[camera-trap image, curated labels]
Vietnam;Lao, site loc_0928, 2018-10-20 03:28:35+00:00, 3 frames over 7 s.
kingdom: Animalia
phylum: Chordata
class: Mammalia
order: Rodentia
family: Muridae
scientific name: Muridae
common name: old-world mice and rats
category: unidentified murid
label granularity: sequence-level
---*---
• **Task to complete**
Your answer must be the full listing above, printed exactly as it stands.

• **Result of this exercise**
[camera-trap image, curated labels]
Vietnam;Lao, site loc_0928, 2018-10-20 03:28:35+00:00, 3 frames over 7 s.
kingdom: Animalia
phylum: Chordata
class: Mammalia
order: Rodentia
family: Muridae
scientific name: Muridae
common name: old-world mice and rats
category: unidentified murid
label granularity: sequence-level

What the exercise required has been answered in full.